Already it sounds more likely to be your router, if you can't ping outside IP's. You could have your server turned off and still do that, if your router was ok.

Do you happen to be power cycling your router at the same time as your DC? Given what you've told me, I don't see why rebooting your server should have any affect on the problem. Unless the problem is really DHCP. Maybe you've set an extremely short lease time and for some reason the server stops renewing leases and everyone is "off the network"... but that wouldn't keep the server from accessing the internet.

My advice is to stop thinking about DNS and start looking at other things.

ShackDaddy

 

[netadmin06]

Thanks ShackDaddy I will do that, but let me ask you this...Every time clients cant browse the internet, i then reboot the server, and then after the server is backup the internet comes back...wouldn't that mean that the problem is in the server??...

I will for sure stop thinking about DNS, that is great advice...the lease duration for DHCP is 3 days...

I do not recycle the router, only the server

 

[ShackDaddy]

How did the workstation test turn out?

Is your server dual-homed?

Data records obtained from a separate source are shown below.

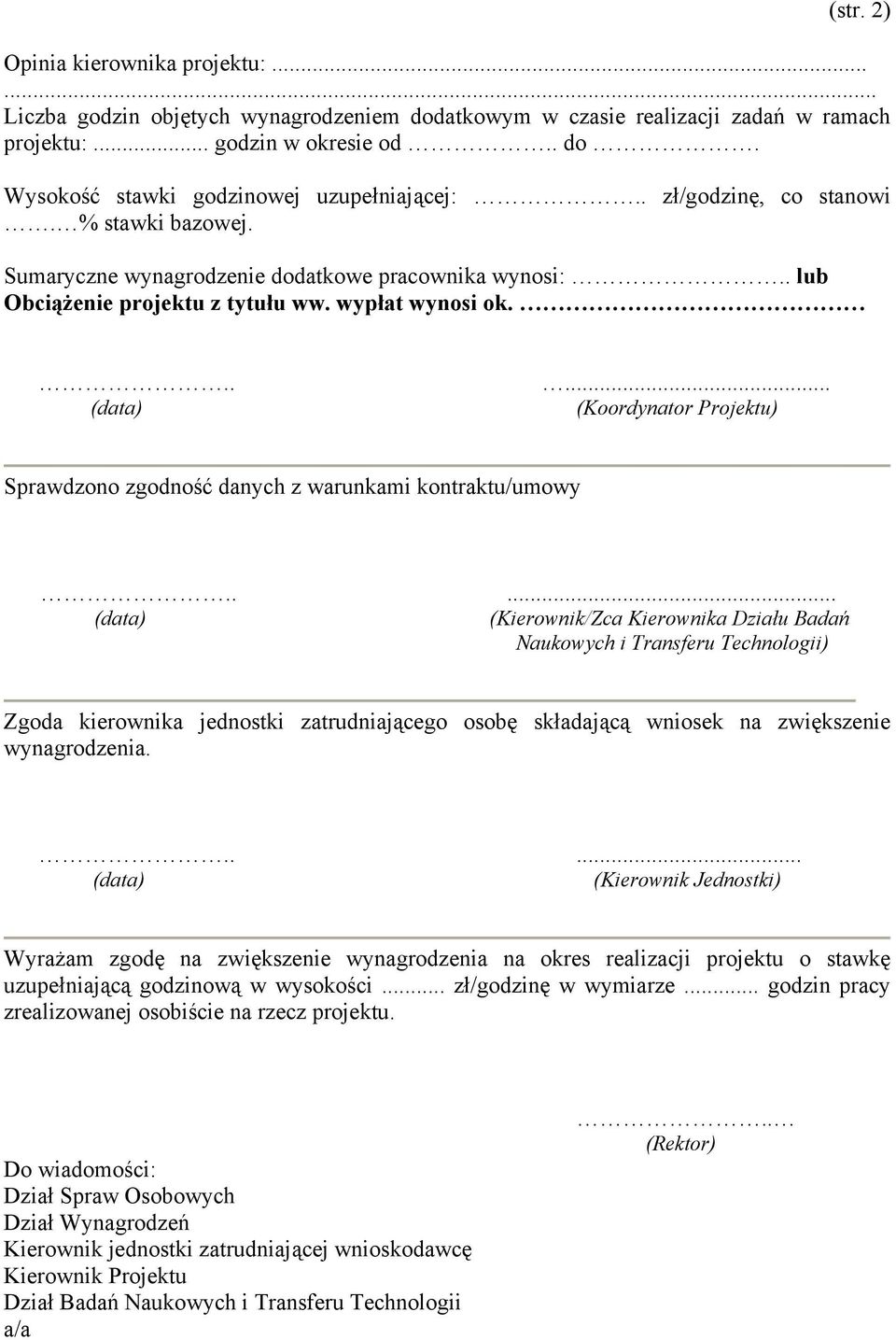 ..... (Koordynator Projektu) Sprawdzono zgodność danych z warunkami kontraktu/umowy.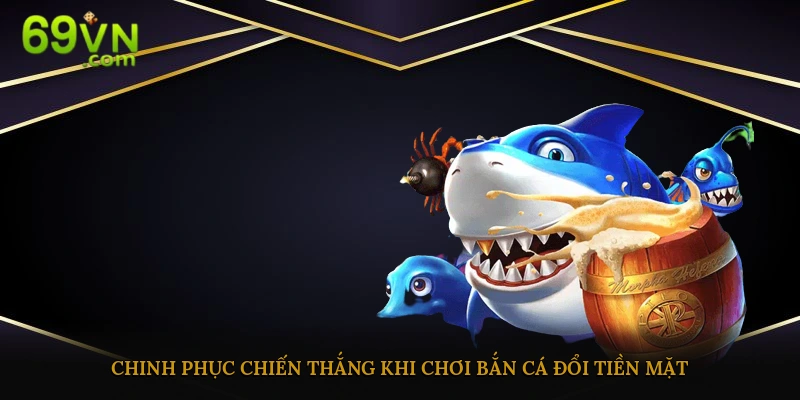 Thủ thuật chinh phục game bắn cá đổi thưởng tiền thật ở 69vn 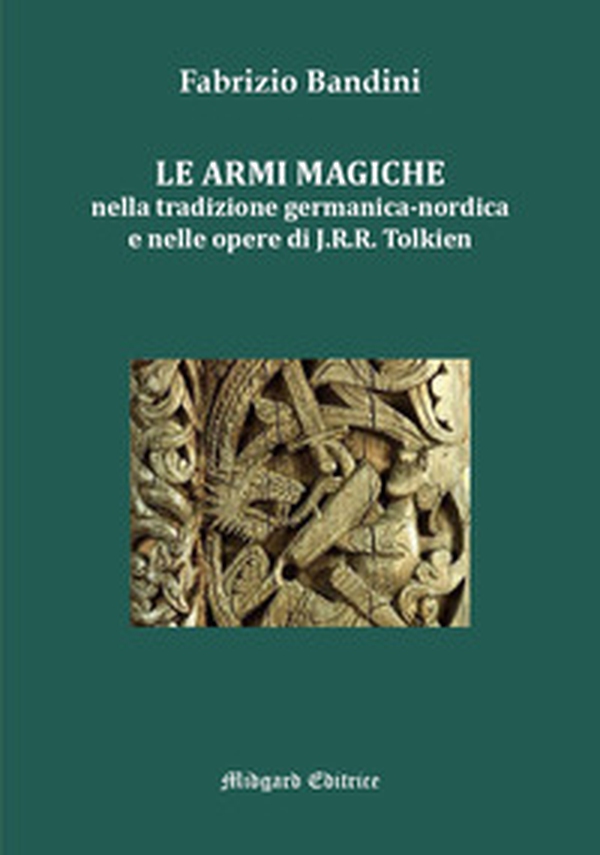 Le armi magiche nella tradizione germanica-nordica e nelle opere di J.R.R. Tolkien - Librerie.coop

Two NICs?

Do you have a client machine in the building (or could you bring one in) that's not a member of the domain? Does the same thing happen to that client? If a client has a hardcoded IP address, does the problem affect it?

ShackDaddy

 

[netadmin06]

Hi guys, my problem has been solved!! it turns out that I had to configure a reverse lookup zone in DNS manager ...after I did that the Internet does not go down anymore...Thanks to all!

 

[ShackDaddy]

If that makes sense to anybody, please let me know!